* **Working data**
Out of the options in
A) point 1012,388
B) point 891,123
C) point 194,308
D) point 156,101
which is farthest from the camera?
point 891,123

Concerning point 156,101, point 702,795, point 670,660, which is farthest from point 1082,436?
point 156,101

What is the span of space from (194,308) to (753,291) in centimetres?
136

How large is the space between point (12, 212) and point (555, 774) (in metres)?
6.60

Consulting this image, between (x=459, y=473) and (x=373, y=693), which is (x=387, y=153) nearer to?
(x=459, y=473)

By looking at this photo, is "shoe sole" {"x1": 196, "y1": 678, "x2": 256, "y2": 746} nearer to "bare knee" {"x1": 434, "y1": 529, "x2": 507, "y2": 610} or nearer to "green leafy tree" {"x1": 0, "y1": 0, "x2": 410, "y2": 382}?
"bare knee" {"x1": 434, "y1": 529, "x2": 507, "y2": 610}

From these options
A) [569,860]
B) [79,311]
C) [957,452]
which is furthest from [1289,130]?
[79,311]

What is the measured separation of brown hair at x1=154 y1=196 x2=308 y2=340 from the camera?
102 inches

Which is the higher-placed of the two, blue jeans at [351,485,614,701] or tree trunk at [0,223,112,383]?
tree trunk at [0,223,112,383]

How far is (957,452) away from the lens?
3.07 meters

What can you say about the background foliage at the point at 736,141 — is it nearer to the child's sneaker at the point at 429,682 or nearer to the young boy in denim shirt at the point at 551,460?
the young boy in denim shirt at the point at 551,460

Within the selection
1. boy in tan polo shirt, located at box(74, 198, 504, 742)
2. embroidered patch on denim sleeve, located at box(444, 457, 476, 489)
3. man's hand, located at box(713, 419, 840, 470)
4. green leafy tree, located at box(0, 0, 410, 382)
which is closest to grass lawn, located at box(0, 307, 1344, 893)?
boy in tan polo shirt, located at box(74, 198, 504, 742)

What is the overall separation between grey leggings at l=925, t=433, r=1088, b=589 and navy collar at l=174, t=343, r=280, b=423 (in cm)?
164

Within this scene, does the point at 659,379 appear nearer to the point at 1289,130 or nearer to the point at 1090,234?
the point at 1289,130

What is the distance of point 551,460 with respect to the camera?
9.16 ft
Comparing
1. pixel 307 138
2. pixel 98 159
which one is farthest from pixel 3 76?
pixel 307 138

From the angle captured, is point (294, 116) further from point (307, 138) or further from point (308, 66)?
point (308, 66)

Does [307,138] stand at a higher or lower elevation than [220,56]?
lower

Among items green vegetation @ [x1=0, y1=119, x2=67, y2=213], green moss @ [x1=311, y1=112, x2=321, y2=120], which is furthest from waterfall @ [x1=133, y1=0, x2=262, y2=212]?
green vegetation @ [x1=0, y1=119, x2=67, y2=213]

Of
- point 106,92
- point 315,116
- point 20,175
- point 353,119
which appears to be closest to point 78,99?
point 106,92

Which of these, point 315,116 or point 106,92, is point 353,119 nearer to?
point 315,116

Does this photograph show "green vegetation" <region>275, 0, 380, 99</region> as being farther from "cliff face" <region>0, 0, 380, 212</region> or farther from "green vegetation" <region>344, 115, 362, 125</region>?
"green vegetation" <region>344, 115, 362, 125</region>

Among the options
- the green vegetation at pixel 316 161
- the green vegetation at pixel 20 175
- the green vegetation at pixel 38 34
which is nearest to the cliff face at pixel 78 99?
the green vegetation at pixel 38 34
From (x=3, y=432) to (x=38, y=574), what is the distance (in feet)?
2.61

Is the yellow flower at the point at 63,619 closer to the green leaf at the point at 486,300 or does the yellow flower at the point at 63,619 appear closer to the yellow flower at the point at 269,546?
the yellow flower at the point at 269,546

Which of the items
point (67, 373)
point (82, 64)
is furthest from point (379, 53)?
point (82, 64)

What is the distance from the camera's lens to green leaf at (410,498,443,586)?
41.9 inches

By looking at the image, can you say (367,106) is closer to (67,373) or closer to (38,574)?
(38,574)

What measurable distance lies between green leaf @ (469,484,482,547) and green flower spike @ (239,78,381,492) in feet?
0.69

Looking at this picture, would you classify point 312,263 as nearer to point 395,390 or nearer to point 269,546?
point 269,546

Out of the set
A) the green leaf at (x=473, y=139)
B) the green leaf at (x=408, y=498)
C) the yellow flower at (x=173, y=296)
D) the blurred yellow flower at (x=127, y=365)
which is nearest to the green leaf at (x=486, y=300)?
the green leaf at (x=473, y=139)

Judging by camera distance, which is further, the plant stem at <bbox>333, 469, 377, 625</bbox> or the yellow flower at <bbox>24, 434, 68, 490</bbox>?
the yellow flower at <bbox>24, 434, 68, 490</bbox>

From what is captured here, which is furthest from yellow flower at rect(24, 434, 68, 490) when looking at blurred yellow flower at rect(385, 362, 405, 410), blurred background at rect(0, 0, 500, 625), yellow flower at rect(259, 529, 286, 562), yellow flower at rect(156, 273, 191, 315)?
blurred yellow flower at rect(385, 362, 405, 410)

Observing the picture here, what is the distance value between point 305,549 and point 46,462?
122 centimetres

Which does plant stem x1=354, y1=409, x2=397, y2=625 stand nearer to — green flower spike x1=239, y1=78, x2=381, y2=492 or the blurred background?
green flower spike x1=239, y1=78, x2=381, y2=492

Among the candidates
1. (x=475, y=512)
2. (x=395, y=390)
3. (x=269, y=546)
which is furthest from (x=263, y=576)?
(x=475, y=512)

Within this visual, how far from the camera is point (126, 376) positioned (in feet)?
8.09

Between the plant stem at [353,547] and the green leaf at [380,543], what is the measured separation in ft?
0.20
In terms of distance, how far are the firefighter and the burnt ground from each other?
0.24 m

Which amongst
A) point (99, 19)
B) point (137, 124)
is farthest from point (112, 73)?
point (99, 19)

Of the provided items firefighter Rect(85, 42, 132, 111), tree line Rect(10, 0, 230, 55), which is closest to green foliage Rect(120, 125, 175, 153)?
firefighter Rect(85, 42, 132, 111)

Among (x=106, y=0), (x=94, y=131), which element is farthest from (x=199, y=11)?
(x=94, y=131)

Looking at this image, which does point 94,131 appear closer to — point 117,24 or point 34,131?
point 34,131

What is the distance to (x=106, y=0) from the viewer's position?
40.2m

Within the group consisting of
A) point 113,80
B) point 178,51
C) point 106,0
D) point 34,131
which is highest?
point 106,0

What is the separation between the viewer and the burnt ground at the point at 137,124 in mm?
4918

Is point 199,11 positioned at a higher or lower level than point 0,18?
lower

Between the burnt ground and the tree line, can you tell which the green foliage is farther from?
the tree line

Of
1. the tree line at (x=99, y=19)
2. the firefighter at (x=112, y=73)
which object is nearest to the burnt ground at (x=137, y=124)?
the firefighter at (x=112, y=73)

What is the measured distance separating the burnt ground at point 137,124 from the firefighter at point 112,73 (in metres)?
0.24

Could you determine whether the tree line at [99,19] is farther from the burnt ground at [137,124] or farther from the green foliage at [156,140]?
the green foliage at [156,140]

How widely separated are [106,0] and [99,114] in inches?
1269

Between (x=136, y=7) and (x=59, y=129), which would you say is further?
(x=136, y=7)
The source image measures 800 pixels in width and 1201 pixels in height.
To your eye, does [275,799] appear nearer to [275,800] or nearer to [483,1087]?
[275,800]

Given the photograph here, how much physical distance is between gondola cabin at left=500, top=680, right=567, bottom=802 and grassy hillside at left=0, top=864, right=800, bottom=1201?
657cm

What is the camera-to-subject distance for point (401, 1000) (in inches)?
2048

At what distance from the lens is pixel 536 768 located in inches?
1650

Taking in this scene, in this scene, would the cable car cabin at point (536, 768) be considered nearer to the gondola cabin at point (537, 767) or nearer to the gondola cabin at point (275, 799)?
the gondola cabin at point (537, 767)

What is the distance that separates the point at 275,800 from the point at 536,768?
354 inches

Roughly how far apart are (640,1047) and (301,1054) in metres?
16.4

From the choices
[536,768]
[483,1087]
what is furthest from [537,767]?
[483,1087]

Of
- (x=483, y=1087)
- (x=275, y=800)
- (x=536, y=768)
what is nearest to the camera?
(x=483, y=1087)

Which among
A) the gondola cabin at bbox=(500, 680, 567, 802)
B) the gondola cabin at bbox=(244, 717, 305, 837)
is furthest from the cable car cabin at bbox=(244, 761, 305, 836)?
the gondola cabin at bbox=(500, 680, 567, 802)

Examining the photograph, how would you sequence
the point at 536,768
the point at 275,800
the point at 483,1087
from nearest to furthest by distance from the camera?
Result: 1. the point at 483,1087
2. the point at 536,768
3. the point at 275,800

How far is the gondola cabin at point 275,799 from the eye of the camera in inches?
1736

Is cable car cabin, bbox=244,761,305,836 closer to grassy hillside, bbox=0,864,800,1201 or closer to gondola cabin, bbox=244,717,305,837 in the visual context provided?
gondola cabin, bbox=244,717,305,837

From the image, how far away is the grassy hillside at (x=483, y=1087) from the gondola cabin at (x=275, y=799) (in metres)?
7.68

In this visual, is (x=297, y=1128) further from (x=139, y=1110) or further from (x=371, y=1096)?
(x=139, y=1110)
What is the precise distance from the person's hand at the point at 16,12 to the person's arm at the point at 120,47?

* **Stated task**
List every line above that contains the word "scene".

* **Reply to the exercise**
Within this scene, does the point at 659,379 appear nearer to the point at 1289,130 or nearer to the point at 1090,234?
Taking in this scene, in this scene, would the cable car cabin at point (536, 768) be considered nearer to the gondola cabin at point (537, 767) or nearer to the gondola cabin at point (275, 799)?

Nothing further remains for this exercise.